Ultimately, higher education will have to get a grip on AI text generation. Right now, most efforts to address these concerns seem to lean towards AI evangelism or algorithmic desperation. I suppose this is more parallel to the AI discourse. Yet neither evangelism nor despair seems to me the ideal response. For those who despair, I think it’s highly unlikely that we (will) drown in AI-generated essays. With today’s technology, it’s just too much harder and more time consuming than actually writing an essay. At the same time, I’m highly skeptical that even the best models will ever truly enable students to write that far exceeds their current skills. Effective prompt generation and revision depend on high-level writing skills.

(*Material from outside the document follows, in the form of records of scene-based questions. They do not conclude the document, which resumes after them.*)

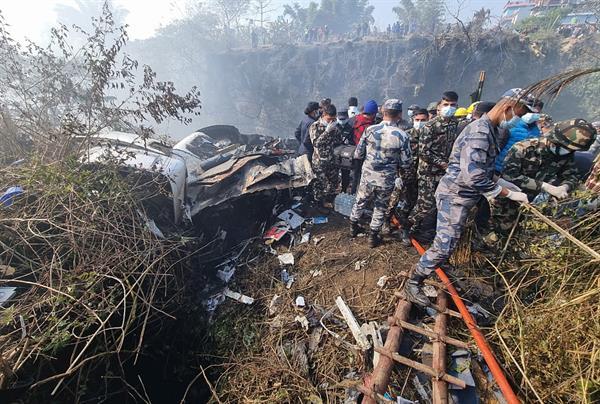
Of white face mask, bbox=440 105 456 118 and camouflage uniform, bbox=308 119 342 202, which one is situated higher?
white face mask, bbox=440 105 456 118

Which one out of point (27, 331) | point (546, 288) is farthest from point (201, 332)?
point (546, 288)

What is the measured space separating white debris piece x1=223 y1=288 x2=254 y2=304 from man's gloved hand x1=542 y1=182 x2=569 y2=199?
329cm

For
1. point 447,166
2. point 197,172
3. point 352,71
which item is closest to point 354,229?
point 447,166

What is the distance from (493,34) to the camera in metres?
15.9

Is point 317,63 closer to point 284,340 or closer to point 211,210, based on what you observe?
point 211,210

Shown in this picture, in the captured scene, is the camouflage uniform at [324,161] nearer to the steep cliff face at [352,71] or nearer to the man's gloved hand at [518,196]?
the man's gloved hand at [518,196]

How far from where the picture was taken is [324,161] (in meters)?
5.02

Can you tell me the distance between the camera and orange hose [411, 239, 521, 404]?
188cm

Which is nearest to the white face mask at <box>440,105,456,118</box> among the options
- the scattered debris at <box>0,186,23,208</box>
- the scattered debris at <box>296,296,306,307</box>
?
the scattered debris at <box>296,296,306,307</box>

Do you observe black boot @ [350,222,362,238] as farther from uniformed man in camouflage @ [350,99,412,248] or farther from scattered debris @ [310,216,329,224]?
scattered debris @ [310,216,329,224]

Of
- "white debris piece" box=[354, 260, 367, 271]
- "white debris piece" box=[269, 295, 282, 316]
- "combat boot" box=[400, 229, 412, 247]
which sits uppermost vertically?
"combat boot" box=[400, 229, 412, 247]

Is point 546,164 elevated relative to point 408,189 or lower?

Even as artificial intelligence gets better, I wonder to what extent budding writers will be able to run text generators skillfully enough to produce impressive results. For the same reasons, I also question the enthusiasm of AI evangelists. It’s been just over five years since Google Brain computer scientist Geoffrey Hinton stated, “We have to stop training radiologists now. It’s just perfectly clear that deep learning is going to outperform radiologists in five years.” Well, we’re still training radiologists, and there’s no indication that deep learning will replace human doctors any time soon.In the same way, I strongly suspect that full robotic writing will always and forever be “just around the corner.”